(DATA EXCERPTS begins)

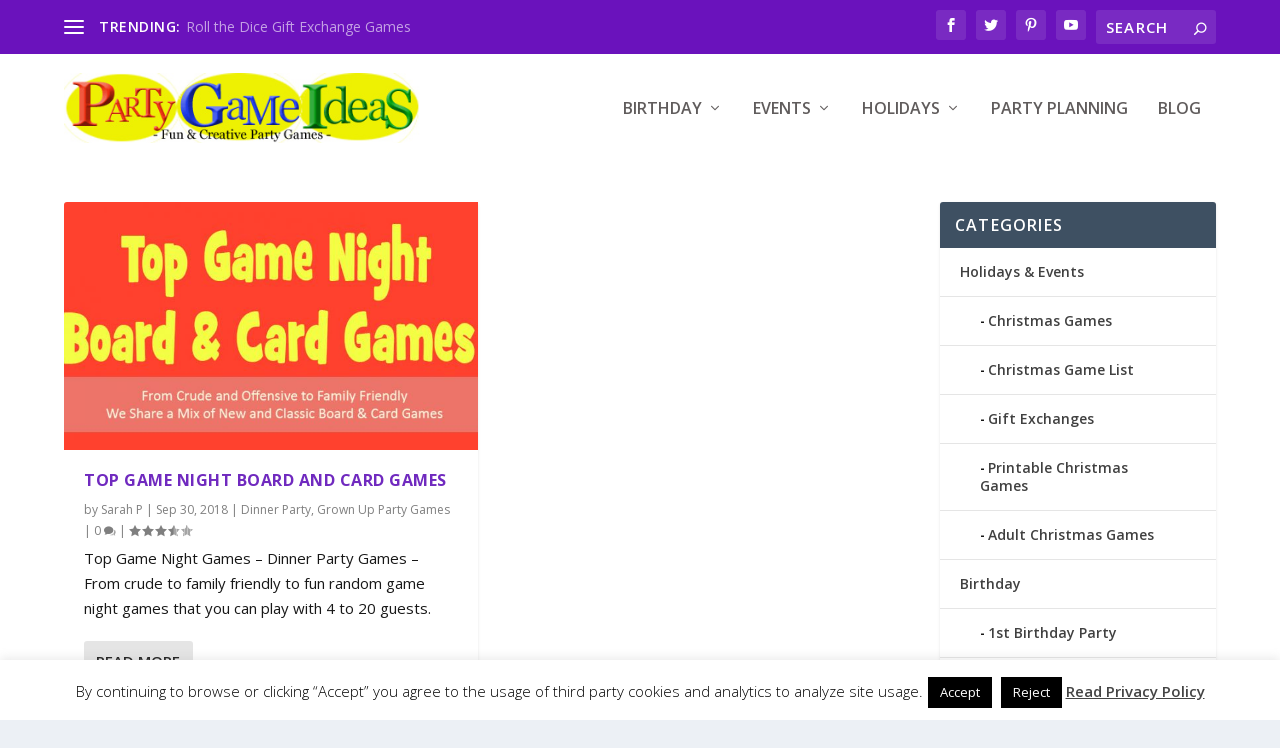

--- FILE ---
content_type: text/html; charset=utf-8
request_url: https://www.google.com/recaptcha/api2/aframe
body_size: 268
content:
<!DOCTYPE HTML><html><head><meta http-equiv="content-type" content="text/html; charset=UTF-8"></head><body><script nonce="4XXiJ2bX7Df15L5_-BbfRA">/** Anti-fraud and anti-abuse applications only. See google.com/recaptcha */ try{var clients={'sodar':'https://pagead2.googlesyndication.com/pagead/sodar?'};window.addEventListener("message",function(a){try{if(a.source===window.parent){var b=JSON.parse(a.data);var c=clients[b['id']];if(c){var d=document.createElement('img');d.src=c+b['params']+'&rc='+(localStorage.getItem("rc::a")?sessionStorage.getItem("rc::b"):"");window.document.body.appendChild(d);sessionStorage.setItem("rc::e",parseInt(sessionStorage.getItem("rc::e")||0)+1);localStorage.setItem("rc::h",'1768550869804');}}}catch(b){}});window.parent.postMessage("_grecaptcha_ready", "*");}catch(b){}</script></body></html>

(DATA EXCERPTS ends)

▶ **WORK REQUIRED**
Go through the records above, find every line with the word "google", and list those lines.

▶ **OUTPUT BELOW**
request_url: https://www.google.com/recaptcha/api2/aframe
<!DOCTYPE HTML><html><head><meta http-equiv="content-type" content="text/html; charset=UTF-8"></head><body><script nonce="4XXiJ2bX7Df15L5_-BbfRA">/** Anti-fraud and anti-abuse applications only. See google.com/recaptcha */ try{var clients={'sodar':'https://pagead2.googlesyndication.com/pagead/sodar?'};window.addEventListener("message",function(a){try{if(a.source===window.parent){var b=JSON.parse(a.data);var c=clients[b['id']];if(c){var d=document.createElement('img');d.src=c+b['params']+'&rc='+(localStorage.getItem("rc::a")?sessionStorage.getItem("rc::b"):"");window.document.body.appendChild(d);sessionStorage.setItem("rc::e",parseInt(sessionStorage.getItem("rc::e")||0)+1);localStorage.setItem("rc::h",'1768550869804');}}}catch(b){}});window.parent.postMessage("_grecaptcha_ready", "*");}catch(b){}</script></body></html>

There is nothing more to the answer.